* Problem details *
Copy out the data word for word, beginning with the line that contains "What is the measurement" and continuing through the final line of the data.

* Provided material *
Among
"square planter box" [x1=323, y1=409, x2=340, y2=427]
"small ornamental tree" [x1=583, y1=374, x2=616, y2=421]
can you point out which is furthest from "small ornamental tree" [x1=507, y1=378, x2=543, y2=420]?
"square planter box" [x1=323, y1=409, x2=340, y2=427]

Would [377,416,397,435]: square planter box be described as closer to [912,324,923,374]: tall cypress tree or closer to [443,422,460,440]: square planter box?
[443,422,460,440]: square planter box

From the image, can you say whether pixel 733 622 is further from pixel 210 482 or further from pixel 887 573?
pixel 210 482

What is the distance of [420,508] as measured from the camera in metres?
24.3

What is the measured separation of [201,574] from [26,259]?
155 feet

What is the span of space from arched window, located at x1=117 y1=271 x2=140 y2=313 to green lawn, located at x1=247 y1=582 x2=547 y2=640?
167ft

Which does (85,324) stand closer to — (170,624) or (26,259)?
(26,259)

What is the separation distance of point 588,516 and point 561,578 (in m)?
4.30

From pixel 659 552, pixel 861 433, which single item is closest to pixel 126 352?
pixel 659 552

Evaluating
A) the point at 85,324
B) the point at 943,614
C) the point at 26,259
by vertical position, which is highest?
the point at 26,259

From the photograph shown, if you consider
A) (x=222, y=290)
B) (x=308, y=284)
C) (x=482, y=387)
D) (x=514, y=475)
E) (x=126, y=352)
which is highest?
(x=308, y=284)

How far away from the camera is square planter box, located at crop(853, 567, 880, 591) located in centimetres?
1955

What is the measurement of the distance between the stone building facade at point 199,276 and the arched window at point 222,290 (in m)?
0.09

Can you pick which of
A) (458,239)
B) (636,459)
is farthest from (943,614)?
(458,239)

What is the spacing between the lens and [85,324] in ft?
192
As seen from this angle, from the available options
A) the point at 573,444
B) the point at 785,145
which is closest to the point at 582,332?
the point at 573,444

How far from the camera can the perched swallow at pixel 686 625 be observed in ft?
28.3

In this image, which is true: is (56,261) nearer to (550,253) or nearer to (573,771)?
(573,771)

* In response *
What is the measurement of the distance between the stone building facade at point 199,276 and the arched window at point 222,290 (in m)?
0.09

Can you pick which of
A) (458,239)
B) (636,459)
is farthest from (943,614)?
(458,239)

What is the spacing between the lens and [85,324] in ft?
192
As seen from this angle, from the available options
A) the point at 573,444
B) the point at 785,145
which is closest to the point at 582,332?
the point at 573,444

How far from the camera can the perched swallow at pixel 686 625 be observed in ft?
28.3

In this image, which is true: is (56,261) nearer to (550,253) or nearer to (573,771)?
(573,771)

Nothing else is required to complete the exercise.